#### Exercise objective
Entries follow. Return each line that contains the word "States".

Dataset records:
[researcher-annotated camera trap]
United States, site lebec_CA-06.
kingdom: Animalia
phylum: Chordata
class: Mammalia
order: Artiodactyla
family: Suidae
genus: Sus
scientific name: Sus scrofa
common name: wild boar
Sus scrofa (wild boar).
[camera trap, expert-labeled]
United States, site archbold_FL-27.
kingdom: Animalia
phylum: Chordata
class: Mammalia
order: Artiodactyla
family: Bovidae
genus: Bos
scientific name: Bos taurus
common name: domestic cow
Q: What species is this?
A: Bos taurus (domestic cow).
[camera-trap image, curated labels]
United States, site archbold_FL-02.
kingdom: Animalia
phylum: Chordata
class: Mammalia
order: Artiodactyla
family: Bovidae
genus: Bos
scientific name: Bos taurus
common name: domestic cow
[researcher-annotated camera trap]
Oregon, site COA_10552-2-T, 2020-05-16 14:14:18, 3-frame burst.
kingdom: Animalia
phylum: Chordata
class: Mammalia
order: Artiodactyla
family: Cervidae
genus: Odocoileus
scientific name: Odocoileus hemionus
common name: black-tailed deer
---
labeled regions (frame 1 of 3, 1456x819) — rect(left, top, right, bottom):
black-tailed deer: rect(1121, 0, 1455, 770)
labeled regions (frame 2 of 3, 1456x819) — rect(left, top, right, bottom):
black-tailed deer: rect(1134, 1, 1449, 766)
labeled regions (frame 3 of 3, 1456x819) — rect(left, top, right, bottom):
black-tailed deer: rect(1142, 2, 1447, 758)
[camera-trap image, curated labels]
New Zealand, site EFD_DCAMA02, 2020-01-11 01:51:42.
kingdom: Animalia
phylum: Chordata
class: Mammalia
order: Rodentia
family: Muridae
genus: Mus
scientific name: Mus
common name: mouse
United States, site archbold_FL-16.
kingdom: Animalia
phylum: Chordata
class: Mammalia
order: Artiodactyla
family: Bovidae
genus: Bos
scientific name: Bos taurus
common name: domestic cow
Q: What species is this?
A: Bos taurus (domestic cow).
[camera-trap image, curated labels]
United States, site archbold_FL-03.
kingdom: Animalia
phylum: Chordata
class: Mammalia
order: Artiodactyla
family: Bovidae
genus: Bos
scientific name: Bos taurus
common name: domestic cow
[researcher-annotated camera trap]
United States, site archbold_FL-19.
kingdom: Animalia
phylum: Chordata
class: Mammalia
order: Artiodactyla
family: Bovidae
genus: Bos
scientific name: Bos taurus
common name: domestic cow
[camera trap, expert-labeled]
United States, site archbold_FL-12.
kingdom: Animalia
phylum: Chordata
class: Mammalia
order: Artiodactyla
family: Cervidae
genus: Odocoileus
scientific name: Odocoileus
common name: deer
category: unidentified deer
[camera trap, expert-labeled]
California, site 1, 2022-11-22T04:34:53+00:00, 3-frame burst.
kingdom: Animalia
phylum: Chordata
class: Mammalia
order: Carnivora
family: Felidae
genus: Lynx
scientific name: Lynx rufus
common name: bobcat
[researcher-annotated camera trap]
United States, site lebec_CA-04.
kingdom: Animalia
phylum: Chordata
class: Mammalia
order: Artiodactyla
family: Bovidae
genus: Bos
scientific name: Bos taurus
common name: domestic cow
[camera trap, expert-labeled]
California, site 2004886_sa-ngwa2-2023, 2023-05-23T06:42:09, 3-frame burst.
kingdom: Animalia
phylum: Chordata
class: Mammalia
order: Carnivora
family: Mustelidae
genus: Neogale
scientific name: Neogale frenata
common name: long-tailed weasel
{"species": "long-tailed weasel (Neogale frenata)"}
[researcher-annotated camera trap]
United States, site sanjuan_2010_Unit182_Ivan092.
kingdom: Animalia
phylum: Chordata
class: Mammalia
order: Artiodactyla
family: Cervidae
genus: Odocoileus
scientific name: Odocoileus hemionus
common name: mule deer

#### Solution to this task
United States, site lebec_CA-06.
United States, site archbold_FL-27.
United States, site archbold_FL-02.
United States, site archbold_FL-16.
United States, site archbold_FL-03.
United States, site archbold_FL-19.
United States, site archbold_FL-12.
United States, site lebec_CA-04.
United States, site sanjuan_2010_Unit182_Ivan092.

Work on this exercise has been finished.